### Supplied records

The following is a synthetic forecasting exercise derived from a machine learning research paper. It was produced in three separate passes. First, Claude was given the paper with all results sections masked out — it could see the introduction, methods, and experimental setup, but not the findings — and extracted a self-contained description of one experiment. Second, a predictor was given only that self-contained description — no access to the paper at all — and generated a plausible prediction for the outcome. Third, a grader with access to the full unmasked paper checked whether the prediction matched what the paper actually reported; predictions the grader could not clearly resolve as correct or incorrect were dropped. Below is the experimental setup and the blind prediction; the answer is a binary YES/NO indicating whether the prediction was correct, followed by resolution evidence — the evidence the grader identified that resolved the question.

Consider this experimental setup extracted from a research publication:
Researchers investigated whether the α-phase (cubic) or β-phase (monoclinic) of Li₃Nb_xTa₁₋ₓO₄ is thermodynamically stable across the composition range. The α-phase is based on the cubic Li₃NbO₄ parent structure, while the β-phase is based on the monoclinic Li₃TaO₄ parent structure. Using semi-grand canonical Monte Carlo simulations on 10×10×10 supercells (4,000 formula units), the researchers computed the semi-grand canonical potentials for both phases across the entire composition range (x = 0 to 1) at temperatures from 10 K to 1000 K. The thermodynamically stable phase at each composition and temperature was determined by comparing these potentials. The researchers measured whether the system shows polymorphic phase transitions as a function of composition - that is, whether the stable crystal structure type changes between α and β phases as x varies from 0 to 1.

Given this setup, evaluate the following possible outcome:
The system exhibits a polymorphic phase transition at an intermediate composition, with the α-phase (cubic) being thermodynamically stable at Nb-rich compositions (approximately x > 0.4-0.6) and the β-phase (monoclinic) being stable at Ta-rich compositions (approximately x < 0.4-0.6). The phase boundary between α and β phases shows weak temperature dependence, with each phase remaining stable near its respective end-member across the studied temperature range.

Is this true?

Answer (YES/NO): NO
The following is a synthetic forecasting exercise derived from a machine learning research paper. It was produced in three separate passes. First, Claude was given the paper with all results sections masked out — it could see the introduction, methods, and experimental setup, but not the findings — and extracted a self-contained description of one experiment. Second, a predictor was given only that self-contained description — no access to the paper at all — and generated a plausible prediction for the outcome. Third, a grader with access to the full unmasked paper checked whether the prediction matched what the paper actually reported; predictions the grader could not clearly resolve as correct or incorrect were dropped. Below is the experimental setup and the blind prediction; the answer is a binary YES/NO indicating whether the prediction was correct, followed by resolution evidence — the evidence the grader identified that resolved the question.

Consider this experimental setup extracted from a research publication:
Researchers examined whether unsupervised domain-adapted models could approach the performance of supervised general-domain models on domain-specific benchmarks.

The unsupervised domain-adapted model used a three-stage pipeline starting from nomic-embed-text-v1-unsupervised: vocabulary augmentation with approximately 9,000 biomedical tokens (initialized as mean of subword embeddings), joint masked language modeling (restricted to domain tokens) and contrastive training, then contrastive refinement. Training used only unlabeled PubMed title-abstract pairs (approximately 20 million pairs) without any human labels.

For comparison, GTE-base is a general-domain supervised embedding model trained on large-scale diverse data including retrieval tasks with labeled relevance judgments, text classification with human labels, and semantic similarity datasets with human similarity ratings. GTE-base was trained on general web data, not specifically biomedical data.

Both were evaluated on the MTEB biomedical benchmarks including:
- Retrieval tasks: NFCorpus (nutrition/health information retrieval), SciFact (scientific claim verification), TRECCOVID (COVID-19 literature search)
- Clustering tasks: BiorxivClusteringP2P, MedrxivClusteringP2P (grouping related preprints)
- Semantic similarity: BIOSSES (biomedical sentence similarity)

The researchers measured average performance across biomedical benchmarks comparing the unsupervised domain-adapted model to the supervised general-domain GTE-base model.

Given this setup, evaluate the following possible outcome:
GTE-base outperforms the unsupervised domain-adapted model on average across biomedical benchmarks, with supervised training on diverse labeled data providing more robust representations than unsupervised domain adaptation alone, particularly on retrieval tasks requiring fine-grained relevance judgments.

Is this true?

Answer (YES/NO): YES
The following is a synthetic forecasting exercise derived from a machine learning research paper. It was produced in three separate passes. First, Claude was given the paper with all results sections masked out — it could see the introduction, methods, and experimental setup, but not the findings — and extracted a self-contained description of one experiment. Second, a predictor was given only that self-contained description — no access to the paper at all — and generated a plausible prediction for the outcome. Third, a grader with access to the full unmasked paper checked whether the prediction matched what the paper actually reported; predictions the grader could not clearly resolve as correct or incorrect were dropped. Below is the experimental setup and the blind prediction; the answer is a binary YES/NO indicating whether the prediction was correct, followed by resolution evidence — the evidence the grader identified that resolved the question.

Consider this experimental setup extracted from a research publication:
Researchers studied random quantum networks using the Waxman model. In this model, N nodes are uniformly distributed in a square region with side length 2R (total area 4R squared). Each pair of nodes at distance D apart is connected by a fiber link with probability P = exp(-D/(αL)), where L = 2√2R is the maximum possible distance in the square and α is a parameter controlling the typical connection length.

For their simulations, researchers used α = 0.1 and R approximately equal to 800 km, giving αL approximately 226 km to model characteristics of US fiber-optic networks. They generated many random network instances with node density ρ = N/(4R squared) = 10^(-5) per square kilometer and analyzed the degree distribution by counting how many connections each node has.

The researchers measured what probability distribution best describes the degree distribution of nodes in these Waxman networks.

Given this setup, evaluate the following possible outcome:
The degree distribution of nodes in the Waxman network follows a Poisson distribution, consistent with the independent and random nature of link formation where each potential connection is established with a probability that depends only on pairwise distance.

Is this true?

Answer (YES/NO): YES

### What to do
Go to the line holding "The researchers measured what" in the entries above and return it, along with every line after it, exactly as written.

### Response for this exercise
The researchers measured what probability distribution best describes the degree distribution of nodes in these Waxman networks.

Given this setup, evaluate the following possible outcome:
The degree distribution of nodes in the Waxman network follows a Poisson distribution, consistent with the independent and random nature of link formation where each potential connection is established with a probability that depends only on pairwise distance.

Is this true?

Answer (YES/NO): YES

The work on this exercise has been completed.